NICOSIA, Cyprus Mending Cyprus’ 28-year division is painstaking work, and tailors on both sides of the Green Line warn it will take time to seal an accord that won’t come apart at the seams.
Cypriot leaders who resisted pressure for an 11th-hour deal last week at the European Union summit in Copenhagen are often backed by a pragmatic populace that wants a solution, but not at any price.
If and when talks conclude, reunification must proceed with care, giving Cypriot Greeks and Turks a chance to acclimatize to cultures nearly forgotten or never known.
“Slowly, slowly,” advises Costas Artemiou, 52, a Greek Cypriot, in his shop in southern Nicosia’s Old City.
Optimistic compared with others, Mr. Artemiou nonetheless remembers his friend Mikhailis, killed when Greeks and Turks split in 1974, and his brother-in-law among the more than 2,000 missing from both sides for at least 28 years.
Also fresh in his mind is the house he had just built before marrying, now occupied by Turkish troops in Byroi near the United Nations buffer-zone airport.
“Every hour, every day, every minute, this is missing from my life,” he said.
Mr.

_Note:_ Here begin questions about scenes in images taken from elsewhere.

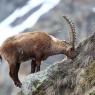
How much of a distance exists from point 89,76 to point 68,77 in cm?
35

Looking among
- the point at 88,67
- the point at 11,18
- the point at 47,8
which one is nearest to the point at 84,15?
the point at 47,8

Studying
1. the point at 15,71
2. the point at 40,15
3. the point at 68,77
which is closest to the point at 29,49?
the point at 15,71

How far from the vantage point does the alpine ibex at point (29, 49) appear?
15.8 feet

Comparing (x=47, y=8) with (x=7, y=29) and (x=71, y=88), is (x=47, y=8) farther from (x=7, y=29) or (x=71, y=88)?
(x=71, y=88)

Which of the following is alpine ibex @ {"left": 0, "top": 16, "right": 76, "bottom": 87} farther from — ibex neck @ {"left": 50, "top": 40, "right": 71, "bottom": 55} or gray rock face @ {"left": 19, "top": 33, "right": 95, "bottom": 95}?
gray rock face @ {"left": 19, "top": 33, "right": 95, "bottom": 95}

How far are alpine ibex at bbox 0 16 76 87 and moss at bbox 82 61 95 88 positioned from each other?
32.5 inches

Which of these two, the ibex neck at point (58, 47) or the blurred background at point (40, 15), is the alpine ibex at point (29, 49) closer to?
the ibex neck at point (58, 47)

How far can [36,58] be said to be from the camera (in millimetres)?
4793

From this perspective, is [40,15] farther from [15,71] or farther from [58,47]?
[15,71]

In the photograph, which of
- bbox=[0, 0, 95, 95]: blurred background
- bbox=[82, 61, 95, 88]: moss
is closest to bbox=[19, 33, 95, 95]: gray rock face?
bbox=[82, 61, 95, 88]: moss

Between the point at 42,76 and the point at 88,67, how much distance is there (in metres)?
0.59

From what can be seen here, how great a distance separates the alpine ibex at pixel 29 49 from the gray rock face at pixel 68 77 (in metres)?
0.45

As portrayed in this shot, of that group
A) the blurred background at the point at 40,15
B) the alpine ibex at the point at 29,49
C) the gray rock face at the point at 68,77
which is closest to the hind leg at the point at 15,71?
the alpine ibex at the point at 29,49

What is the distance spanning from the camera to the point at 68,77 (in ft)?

Artemiou and his family can stand at the dividing Green Line and see people in the two-story house, which his 24-year-old son, Andreas, has grown close to without ever setting foot in.
“I can remember every detail, every corner,” Mr. Artemiou said.
In northern Nicosia, Osman the tailor as he likes to be known, has reasons to be wary too.
Two Turkish-Cypriot friends were stopped on a road by Greek nationalists back in 1959, taken into a field and shot, he recalls. One survived and moved to Britain.
“If we mix again, the same things will happen. One shot will be enough for a big fire,” he warned. But “maybe in the future, who knows in 30, 40, 50 years time, maybe.”
Back on the Greek side of Nicosia, tailor Renos Stefanides remembers back 50 years when southern Cyprus was much poorer than the north is now.
“During Ramadan and Eid al-Adha we would go to the Turkish quarters at night to work six more hours for two shillings,” a small amount even then.
“We went more for the food, because there were good meals” during the Islamic holidays, and Turkish pastries were better than Greek ones, he mused.
Mr. Stefanides, now 82, and friends stayed on for dusk-to-dawn celebrations, and he said all of Nicosia flocked to the Turkish fairs.
Unlike many Greeks, he remembers that Turks were not treated well, even though civil services, the police force in particular, hired a quota of roughly 40 percent.
Mr. Artemiou recalls Turkish friend and employee Mustafa and how at the age of 22 they learned each others’ language but not each others’ last names.
If U.N. efforts to erase the Green Line succeed, Mr. Artemiou jokes, Greek Cypriots would head straight for the now-almost-mythic northern port of Kyrenia to eat fish.
He plans to go first to the home he built, and then to the Orthodox church and school in his native village of Tymbou just outside Nicosia.
While trusting the island’s ultimate fate to God, he also wants the European Union, which Cyprus will formally join in May 2004, to provide a provisional peacekeeping force and to see to it that Greek and Turkish troops leave the island.
Back up north, Osman opts for Turkish and British peacekeepers, saying of the latter: “They are almost Cypriot, they have their own [sovereign] bases” already on the island.
Cyprus was split in 1974 when Turkish forces occupied the northern third after a failed Athens-engineered coup sought to unite the country with Greece.
But since 1963, intercommunal strife has killed 3,000 to 5,000 people. And Osman cannot forget the violence of those years.
“They must not think God built Cyprus for the Greeks,” he said.
He likens the future to a rocky path on which he has already tripped twice.
“I don’t want to fall down for the third or fourth time, I want to live in peace.”
Osman’s client Youdjel Kioseoglu said that each side still seeks a tailor-made solution, but concludes: “We must learn to rule and be ruled together.”
Mr. Stefanides thinks mending the island’s divisions might start in schools and on work sites, with Greek contractors paying Turkish workers fair wages for jobs now held by Sri Lankans, Filipinos, Bulgarians and Romanians.
What about meetings with Turks his age so students could hear yarns about what cross-cultural life was like?
“They would think they are fairy tales,” the old tailor chuckled.
Considering the island’s painful patterns, he said that if Cyprus were a piece of clothing, “it would be a badly sewn suit.”